Robert Breihan testified that he knew the appellant and was acquainted with his reputation for being a peaceable and law abiding citizen and that reputation is good. On cross-examination he was asked the "have you heard" questions complained of. The record reflects the following:
"Q. Sir, had you heard that on August 25thhad you heardthat on August 25th `Jimbo' had written a letter to `Blackie' stating, `scored pounds yesterday'
"MR. CLINTON: Just a moment; Your Honor, we are going to object to this as being irrelevant and immaterial at this stage of the case; it does not bear on the matter that the statute provides.
"THE COURT: I will overrule the objection.
"MR. CLINTON: Note our exception."
. . . . . .
"Q. Had you heard that on the 25th of August Jim Billingsley, III, had written a letter to `Blackie' stating, `Scored pounds yesterday. Looks like the drought is over for Austin. Besides having dope in town, we have had about eight inches of rain. Heard that Hillary is coming back.' Had you heard that, sir?
"A. I had not heard that.
"Q. Had you heard it, would your opinion of Jim Billingsley's character have been the same as it was today?
"A. I don't know what `Hillary' means; I have no idea. I don't know what `scored pounds' means, except I presume that it has something to do with drugs being around."
. . . . . .
"Q. Now, sir, have you heard that Jim Billingsley wrote to `Norie' prior to January 3, 1970, stating, `We were stoned, stayed stoned in D.C. on Texas Tea, went around in circles, stopped at a motelno, no, no, not reallyit was an LSD fantasy world. Just woke them up over at David S-T with a bunch of joints. We thrive, eat, drink, smoke, talk, and deal in grass and hash. Austin gets two inches higher every day. Jack, Blackie and me have a place in the country with thirty acres of landstoned, woods, pond, trees, old wooden railroad bridge, birds, bugs; Wowwe've been talking lately about actually getting a farm for all of us to live on growing peas, watermelons, big fat squash, juicy meaty red tomatoes, brown rice, lentils, peyote, land, trees, bouillon, lettuce, onions, cider, berries, armadillos, carrots, stars, sky, greenmarijuana, children, barns, wine, quiet, gentle exploding warmth;' had you heard that, would
"MR. CLINTON: Now, Your Honor, we object to this as completely irrelevant and immaterial; it is improper procedure; it is a matter not covered by the Statute; prejudicial, inflammatory and without any predicate whatsoever.... it is a violation of the Defendant's right under the Constitution, First, Fourth, Fifth, Sixth, Eighth, Ninth and Fourteenth; and the prejudice that has now been engendered cannot be cured on the representation that the District Attorney is making before the jury.

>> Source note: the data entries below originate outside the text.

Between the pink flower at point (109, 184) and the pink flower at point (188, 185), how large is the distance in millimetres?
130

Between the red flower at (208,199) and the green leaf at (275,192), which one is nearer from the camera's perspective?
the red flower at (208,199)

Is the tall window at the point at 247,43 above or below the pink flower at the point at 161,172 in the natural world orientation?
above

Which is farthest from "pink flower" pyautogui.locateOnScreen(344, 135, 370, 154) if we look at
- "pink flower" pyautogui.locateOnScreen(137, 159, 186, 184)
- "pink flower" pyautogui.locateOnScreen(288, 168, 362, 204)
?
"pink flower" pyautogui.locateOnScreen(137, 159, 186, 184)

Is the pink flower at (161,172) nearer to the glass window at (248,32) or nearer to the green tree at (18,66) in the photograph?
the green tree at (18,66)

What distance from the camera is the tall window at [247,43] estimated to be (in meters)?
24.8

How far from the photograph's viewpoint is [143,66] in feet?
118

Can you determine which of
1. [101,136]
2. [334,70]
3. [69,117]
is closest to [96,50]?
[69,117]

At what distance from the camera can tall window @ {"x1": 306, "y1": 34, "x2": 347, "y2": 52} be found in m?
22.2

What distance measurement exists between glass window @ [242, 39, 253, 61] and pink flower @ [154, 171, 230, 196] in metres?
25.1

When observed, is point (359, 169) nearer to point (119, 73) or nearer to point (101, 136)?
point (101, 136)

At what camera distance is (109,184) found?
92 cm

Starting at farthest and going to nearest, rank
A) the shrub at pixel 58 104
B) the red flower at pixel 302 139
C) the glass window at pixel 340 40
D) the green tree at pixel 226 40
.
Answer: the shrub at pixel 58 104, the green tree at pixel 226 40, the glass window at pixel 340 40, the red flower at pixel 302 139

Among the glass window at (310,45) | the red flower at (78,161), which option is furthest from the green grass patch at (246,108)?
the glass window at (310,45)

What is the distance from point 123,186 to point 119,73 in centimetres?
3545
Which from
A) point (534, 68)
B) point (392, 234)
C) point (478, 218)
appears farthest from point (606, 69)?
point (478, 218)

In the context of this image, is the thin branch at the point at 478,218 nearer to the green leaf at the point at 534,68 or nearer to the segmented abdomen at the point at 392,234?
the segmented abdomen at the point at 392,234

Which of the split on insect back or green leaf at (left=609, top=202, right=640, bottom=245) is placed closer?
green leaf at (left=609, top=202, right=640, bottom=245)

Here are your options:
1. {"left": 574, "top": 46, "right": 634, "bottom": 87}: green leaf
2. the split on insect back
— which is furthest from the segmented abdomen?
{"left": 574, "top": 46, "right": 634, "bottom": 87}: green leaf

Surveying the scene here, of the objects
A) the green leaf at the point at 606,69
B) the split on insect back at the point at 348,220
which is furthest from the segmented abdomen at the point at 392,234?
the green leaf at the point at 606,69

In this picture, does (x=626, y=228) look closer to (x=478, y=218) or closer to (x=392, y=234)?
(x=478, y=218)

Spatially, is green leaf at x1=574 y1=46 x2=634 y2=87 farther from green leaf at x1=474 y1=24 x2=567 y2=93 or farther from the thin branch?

*503 "THE COURT: It is admissible as a `Have you heard' question.
"MR. CLINTON: Your Honor, I submit that `Have you heard' does not permit you to just go anywhere.
"THE COURT: Well, I am ruling according to the opinions you have read, as well as I have, Mr. Clinton.
"MR. CLINTON: We object and except to the ruling of the Court, and move for a mistrial at this time.
"THE COURT: Be overruled.
"MR. CLINTON: Note our exception.
. . . . . .
"Q. Had you heard that Jim Billingsley kept a sheet, stating `Wendy Arthur 6 lids8 lids to Jill; one poundHouston; 9 lids to Hillary;' had you heard that, sir?
"A. No, sir.
"MR. CLINTON: Your Honor, we make the same objection as heretofore stated.
"THE COURT: Let the record show you have your objection without the necessity of restating your objection."
The contents of the letters were not introduced and were not before the jury.
By such cross-examination, the prosecutor went beyond the test as to whether the witness had heard of acts inconsistent with appellant's reputation being good. This court has consistently held such to be improper. Pace v. State, Tex.Cr.App., 398 S.W.2d 123. See also Webber v. State, 472 S.W.2d 136 (1971), and cases therein cited.
The judgment is reversed and the cause remanded.